#### [Assigned task]
Search the data for the string "granularity", and report each line where it is found.

#### [Excerpted records]
────────────────────────────────────────
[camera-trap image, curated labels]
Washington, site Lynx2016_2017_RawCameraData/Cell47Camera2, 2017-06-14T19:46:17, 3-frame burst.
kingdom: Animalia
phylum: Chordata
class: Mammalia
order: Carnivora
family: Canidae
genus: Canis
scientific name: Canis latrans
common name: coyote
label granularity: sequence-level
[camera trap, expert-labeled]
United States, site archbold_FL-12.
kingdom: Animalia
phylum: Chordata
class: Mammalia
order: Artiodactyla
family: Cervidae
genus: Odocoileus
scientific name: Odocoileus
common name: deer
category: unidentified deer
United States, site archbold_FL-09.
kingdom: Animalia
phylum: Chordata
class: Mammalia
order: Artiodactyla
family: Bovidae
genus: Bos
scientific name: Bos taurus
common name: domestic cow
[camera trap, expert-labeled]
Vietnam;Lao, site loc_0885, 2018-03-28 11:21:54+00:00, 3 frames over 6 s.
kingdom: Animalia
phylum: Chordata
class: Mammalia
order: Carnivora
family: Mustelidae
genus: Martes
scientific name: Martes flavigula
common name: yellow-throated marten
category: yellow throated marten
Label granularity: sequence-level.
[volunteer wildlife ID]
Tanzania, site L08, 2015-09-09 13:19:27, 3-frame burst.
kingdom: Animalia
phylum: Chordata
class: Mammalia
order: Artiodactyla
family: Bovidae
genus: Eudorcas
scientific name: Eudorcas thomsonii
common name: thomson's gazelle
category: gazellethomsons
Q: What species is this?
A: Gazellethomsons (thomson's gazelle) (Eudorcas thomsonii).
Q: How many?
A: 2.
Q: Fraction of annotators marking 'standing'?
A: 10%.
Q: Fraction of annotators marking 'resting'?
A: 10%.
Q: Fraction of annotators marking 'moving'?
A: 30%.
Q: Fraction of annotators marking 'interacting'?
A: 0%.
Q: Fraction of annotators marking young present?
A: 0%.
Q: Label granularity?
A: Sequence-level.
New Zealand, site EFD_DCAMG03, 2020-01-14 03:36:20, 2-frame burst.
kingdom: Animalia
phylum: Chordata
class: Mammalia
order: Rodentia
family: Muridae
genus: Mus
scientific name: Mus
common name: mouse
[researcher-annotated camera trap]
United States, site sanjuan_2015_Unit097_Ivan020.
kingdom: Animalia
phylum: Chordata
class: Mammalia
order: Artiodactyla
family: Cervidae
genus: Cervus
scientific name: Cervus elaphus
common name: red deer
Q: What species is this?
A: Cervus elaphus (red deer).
────────────────────────────────────────
#### [Written response]
label granularity: sequence-level
Label granularity: sequence-level.
Q: Label granularity?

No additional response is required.